Aim of the exercise >>
Please start at the first line of the records beneath and quote each line exactly, ending with the line containing "interacting: 0%".

Input material >>
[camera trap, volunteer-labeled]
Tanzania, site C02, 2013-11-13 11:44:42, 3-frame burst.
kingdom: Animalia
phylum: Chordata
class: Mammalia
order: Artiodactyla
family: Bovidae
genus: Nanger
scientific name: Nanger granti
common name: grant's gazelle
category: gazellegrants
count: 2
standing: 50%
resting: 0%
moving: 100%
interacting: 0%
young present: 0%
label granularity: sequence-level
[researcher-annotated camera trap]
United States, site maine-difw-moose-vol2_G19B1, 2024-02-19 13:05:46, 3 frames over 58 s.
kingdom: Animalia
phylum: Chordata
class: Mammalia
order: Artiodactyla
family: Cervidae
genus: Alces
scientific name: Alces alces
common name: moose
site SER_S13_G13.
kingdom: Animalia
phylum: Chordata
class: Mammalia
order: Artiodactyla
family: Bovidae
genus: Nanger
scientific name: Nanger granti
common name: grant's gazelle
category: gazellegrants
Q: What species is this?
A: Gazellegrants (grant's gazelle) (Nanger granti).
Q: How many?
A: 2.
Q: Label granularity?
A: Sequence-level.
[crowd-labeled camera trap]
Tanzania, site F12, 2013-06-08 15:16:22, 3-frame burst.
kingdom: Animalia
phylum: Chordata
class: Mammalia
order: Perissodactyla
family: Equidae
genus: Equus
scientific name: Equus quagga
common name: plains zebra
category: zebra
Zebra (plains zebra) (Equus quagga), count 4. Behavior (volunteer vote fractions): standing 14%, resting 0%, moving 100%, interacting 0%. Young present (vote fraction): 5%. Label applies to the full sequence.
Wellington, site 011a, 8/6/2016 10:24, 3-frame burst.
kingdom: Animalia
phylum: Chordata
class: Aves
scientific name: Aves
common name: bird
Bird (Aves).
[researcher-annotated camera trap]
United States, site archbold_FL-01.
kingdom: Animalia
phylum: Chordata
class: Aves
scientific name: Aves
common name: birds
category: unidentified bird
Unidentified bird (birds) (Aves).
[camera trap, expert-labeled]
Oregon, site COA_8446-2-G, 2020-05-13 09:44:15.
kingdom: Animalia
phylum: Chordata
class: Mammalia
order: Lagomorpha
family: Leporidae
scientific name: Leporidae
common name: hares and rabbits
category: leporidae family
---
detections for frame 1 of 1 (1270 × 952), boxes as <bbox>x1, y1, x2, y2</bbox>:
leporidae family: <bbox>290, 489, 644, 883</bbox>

Reply >>
[camera trap, volunteer-labeled]
Tanzania, site C02, 2013-11-13 11:44:42, 3-frame burst.
kingdom: Animalia
phylum: Chordata
class: Mammalia
order: Artiodactyla
family: Bovidae
genus: Nanger
scientific name: Nanger granti
common name: grant's gazelle
category: gazellegrants
count: 2
standing: 50%
resting: 0%
moving: 100%
interacting: 0%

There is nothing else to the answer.